# Newbie, Innokin_Omiga from Shenzhen China



## Mosmo_Omiga (25/10/19)

So happy to be here.
This is Omiga Chan from Innokin.
We will go South Africa this November.
We'd happy to meet vapers there.

Reactions: Like 3 | Winner 1


----------



## Raindance (25/10/19)

Innokin_Omiga said:


> So happy to be here.
> This is Omiga Chan from Innokin.
> We will go South Africa this November.
> We'd happy to meet vapers there.


Hi and welcome to the forum. Regarding your question, Gauteng is a large metropolitan area containing both the cities of Johannesburg and Pretoria. The region also has the largest population density in the country.
The forum does however show that there are large numbers of vaping enthusiasts in all major centers but Gauteng would have the largest concentration.

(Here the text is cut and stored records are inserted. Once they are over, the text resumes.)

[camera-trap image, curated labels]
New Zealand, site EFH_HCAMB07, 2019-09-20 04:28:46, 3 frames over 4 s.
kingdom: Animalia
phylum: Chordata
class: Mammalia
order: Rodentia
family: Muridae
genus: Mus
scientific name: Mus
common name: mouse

Regards and welcome once again.

Reactions: Like 2 | Agree 1 | Thanks 1


----------



## Room Fogger (25/10/19)

Innokin_Omiga said:


> So happy to be here.
> This is Omiga Chan from Innokin.
> We will go South Africa this November.
> We'd happy to meet vapers there.


Hi and welcome to the forum @Innokin_Omiga , looking forward to your visit to our beautiful country. You are going to meet a lot of interesting people as we have a great vaping community spread all over.

Regards
RF

Reactions: Like 2 | Agree 1


----------



## Hooked (25/10/19)

Innokin_Omiga said:


> So happy to be here.
> This is Omiga Chan from Innokin.
> We will go South Africa this November.
> We'd happy to meet vapers there.




Welcome @Innokin_Omiga, we're happy to have you here

Reactions: Like 2


----------



## Resistance (25/10/19)

@Innokin_Omiga . Hi and welcome, hope you have a good experience and pleasant visit to our country.

Reactions: Like 1


----------